Exercise details
Your task is to give the listing below back word for word, pictures excluded.

Questions about pictured scenes
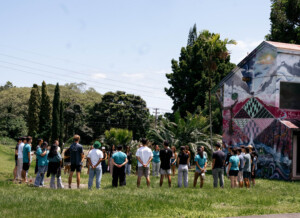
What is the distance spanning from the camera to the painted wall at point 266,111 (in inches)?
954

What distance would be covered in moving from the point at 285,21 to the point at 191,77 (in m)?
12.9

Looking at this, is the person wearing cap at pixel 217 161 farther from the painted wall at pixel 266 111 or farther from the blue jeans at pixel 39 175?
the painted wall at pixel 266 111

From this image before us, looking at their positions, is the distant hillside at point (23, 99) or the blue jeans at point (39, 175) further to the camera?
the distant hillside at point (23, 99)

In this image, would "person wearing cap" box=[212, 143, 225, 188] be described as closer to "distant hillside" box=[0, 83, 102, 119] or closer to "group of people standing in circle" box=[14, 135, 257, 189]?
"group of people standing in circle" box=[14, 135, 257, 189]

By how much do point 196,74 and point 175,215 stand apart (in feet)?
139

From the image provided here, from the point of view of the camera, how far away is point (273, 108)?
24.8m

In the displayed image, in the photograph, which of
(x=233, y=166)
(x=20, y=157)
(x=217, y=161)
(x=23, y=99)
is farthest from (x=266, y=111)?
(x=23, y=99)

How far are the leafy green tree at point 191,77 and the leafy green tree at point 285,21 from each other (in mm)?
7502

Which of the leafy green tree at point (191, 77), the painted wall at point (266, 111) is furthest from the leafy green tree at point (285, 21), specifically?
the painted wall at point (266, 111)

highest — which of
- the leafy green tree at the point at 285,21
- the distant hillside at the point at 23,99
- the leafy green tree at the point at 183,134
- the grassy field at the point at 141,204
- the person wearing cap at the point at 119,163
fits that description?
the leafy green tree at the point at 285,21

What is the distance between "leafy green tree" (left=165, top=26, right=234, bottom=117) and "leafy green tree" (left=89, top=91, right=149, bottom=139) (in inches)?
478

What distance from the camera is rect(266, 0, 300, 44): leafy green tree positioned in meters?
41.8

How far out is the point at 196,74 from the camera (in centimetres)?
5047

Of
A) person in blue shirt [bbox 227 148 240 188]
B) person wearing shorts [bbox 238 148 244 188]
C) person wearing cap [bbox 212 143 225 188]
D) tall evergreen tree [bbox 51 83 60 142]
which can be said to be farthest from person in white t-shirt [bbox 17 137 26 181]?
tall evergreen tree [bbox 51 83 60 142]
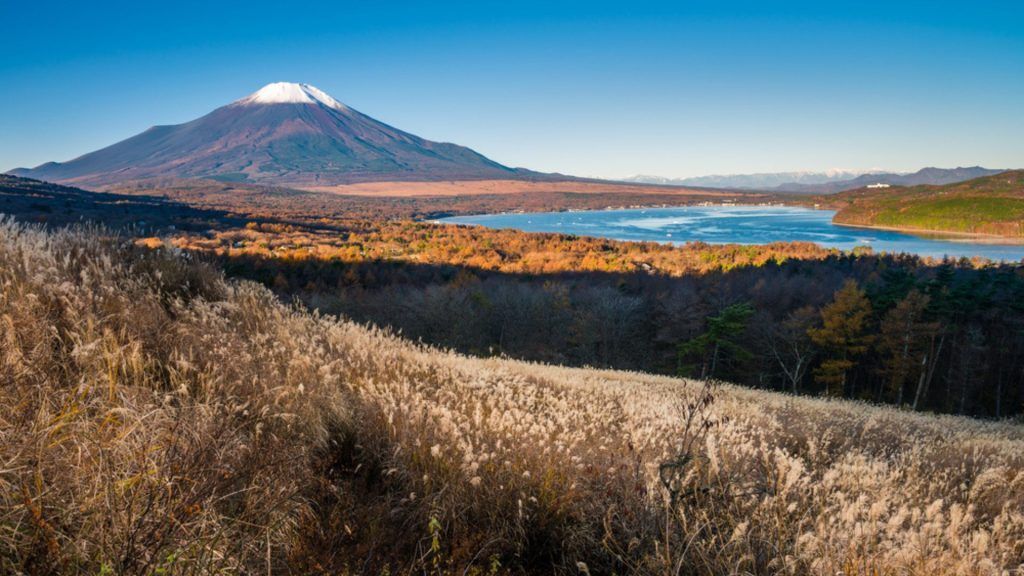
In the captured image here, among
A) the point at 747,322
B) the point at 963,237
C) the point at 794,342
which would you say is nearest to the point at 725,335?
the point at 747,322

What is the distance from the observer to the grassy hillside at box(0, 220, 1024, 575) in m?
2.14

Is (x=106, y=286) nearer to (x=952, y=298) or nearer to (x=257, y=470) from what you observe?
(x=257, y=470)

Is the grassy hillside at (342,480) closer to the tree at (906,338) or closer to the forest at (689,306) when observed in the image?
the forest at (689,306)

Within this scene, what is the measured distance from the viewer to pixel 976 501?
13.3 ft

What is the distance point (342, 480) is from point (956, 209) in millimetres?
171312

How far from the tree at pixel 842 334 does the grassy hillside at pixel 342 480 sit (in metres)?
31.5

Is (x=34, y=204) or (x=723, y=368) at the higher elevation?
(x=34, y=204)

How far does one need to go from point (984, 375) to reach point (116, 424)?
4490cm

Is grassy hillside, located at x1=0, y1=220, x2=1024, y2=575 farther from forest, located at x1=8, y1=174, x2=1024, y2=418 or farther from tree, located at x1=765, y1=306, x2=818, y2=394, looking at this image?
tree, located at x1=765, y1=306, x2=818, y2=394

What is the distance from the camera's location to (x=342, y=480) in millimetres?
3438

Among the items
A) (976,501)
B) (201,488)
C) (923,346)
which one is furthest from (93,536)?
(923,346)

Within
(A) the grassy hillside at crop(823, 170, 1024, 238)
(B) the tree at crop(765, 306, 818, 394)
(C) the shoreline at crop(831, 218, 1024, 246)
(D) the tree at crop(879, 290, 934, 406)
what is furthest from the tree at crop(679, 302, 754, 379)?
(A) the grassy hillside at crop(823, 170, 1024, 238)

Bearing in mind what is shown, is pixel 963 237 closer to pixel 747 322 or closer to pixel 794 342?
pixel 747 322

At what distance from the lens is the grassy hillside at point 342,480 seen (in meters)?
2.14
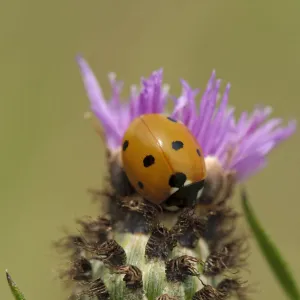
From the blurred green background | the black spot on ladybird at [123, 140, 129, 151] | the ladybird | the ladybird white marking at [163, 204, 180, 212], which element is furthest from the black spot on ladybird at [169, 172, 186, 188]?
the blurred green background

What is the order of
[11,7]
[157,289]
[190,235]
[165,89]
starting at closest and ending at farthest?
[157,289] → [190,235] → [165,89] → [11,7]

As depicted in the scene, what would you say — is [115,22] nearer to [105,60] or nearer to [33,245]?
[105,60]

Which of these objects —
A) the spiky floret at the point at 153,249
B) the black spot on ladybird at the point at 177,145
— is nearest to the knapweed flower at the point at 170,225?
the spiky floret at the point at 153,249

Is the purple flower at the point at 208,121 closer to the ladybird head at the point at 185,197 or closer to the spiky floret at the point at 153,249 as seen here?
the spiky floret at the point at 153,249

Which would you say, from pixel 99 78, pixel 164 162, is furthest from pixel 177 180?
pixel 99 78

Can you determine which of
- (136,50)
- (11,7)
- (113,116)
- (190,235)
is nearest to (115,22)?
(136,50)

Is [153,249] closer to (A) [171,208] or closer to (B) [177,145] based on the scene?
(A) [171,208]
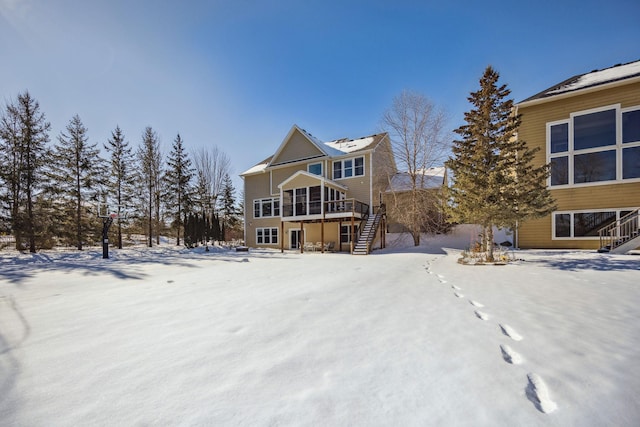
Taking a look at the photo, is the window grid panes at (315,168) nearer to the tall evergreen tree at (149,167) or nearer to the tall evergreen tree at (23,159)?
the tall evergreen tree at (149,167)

Correct result
What is the distance spanning from the camera to the painted wall at point 266,111 (in inches)?
954

What distance would be covered in moving from the point at 285,21 to the point at 191,77 (in m)?
12.9

Looking at this, is the person wearing cap at pixel 217 161 farther from the painted wall at pixel 266 111 or farther from the blue jeans at pixel 39 175?
the painted wall at pixel 266 111

From this image before us, looking at their positions, is the distant hillside at point (23, 99) or the blue jeans at point (39, 175) further to the camera?
the distant hillside at point (23, 99)

In this image, would "person wearing cap" box=[212, 143, 225, 188] be described as closer to "distant hillside" box=[0, 83, 102, 119] or closer to "group of people standing in circle" box=[14, 135, 257, 189]?
"group of people standing in circle" box=[14, 135, 257, 189]

By how much do point 196,74 and point 175,215 stand apart (in feet)?
139

From the image provided here, from the point of view of the camera, how far away is point (273, 108)?
24.8m

In the displayed image, in the photograph, which of
(x=233, y=166)
(x=20, y=157)
(x=217, y=161)
(x=23, y=99)
is farthest from (x=266, y=111)?
(x=23, y=99)

How far are the leafy green tree at point 191,77 and the leafy green tree at point 285,21 from each other (in mm)?
7502

Which of the leafy green tree at point (191, 77), the painted wall at point (266, 111) is furthest from the leafy green tree at point (285, 21), specifically?
the painted wall at point (266, 111)

highest — which of
- the leafy green tree at the point at 285,21
- the distant hillside at the point at 23,99
- the leafy green tree at the point at 183,134
- the grassy field at the point at 141,204
- the person wearing cap at the point at 119,163
fits that description?
the leafy green tree at the point at 285,21

What is the distance between "leafy green tree" (left=165, top=26, right=234, bottom=117) and "leafy green tree" (left=89, top=91, right=149, bottom=139) (in inches)?
478

What distance from the camera is rect(266, 0, 300, 44): leafy green tree positioned in meters?
41.8

How far out is the point at 196,74 from the camera (in centimetres)?
5047

Of
A) person in blue shirt [bbox 227 148 240 188]
B) person wearing shorts [bbox 238 148 244 188]
C) person wearing cap [bbox 212 143 225 188]
D) tall evergreen tree [bbox 51 83 60 142]
which can be said to be farthest from person in white t-shirt [bbox 17 137 26 181]?
tall evergreen tree [bbox 51 83 60 142]
In the captured image here, among
A) the point at 747,322
B) the point at 963,237
C) the point at 794,342
which would you say is nearest to the point at 725,335?
the point at 747,322

What is the distance from the observer to the grassy hillside at box(0, 220, 1024, 575) in m?
2.14

Is (x=106, y=286) nearer to (x=952, y=298) or nearer to (x=257, y=470) from what you observe?
(x=257, y=470)

Is the grassy hillside at (342,480) closer to the tree at (906,338) or closer to the forest at (689,306) when observed in the image?
the forest at (689,306)

Within this scene, what is the measured distance from the viewer to pixel 976 501?
13.3 ft

What is the distance point (342, 480) is from point (956, 209) in millimetres?
171312

How far from the tree at pixel 842 334 does the grassy hillside at pixel 342 480 sit (in metres)?
31.5

Is (x=34, y=204) or (x=723, y=368) at the higher elevation?
(x=34, y=204)

How far does one need to go from point (984, 375) to reach point (116, 424)?
4490cm

Is grassy hillside, located at x1=0, y1=220, x2=1024, y2=575 farther from forest, located at x1=8, y1=174, x2=1024, y2=418 or farther from tree, located at x1=765, y1=306, x2=818, y2=394, looking at this image?
tree, located at x1=765, y1=306, x2=818, y2=394

What is the distance from the camera's location to (x=342, y=480) in millimetres?
3438

Among the items
A) (976,501)
B) (201,488)
C) (923,346)
which one is furthest from (93,536)?
(923,346)

Within
(A) the grassy hillside at crop(823, 170, 1024, 238)
(B) the tree at crop(765, 306, 818, 394)
(C) the shoreline at crop(831, 218, 1024, 246)
(D) the tree at crop(879, 290, 934, 406)
what is furthest from the tree at crop(679, 302, 754, 379)?
(A) the grassy hillside at crop(823, 170, 1024, 238)

Bearing in mind what is shown, is pixel 963 237 closer to pixel 747 322 or closer to pixel 794 342?
pixel 747 322

At what distance from the lens is the grassy hillside at point 342,480 seen (in meters)?
2.14
From the blurred green background | the black spot on ladybird at [123, 140, 129, 151] | the ladybird | the ladybird white marking at [163, 204, 180, 212], which element is furthest from the black spot on ladybird at [169, 172, 186, 188]?
the blurred green background

What is the order of
[11,7]
[157,289]
[190,235]
[165,89]
starting at closest and ending at farthest?
[157,289] → [190,235] → [165,89] → [11,7]

As depicted in the scene, what would you say — is [115,22] nearer to [105,60] or nearer to [33,245]?
[105,60]

Which of these objects —
A) the spiky floret at the point at 153,249
B) the black spot on ladybird at the point at 177,145
— is nearest to the knapweed flower at the point at 170,225?
the spiky floret at the point at 153,249

Is the purple flower at the point at 208,121 closer to the ladybird head at the point at 185,197 or closer to the spiky floret at the point at 153,249 as seen here?
the spiky floret at the point at 153,249

Which would you say, from pixel 99 78, pixel 164 162, is furthest from pixel 177 180?
pixel 99 78

Can you determine which of
- (136,50)
- (11,7)
- (113,116)
- (190,235)
is nearest to (115,22)?
(136,50)

Is [153,249] closer to (A) [171,208] or closer to (B) [177,145] based on the scene?
(A) [171,208]
Taking a look at the photo, is the window grid panes at (315,168) nearer to the tall evergreen tree at (149,167) or nearer to the tall evergreen tree at (23,159)?
the tall evergreen tree at (149,167)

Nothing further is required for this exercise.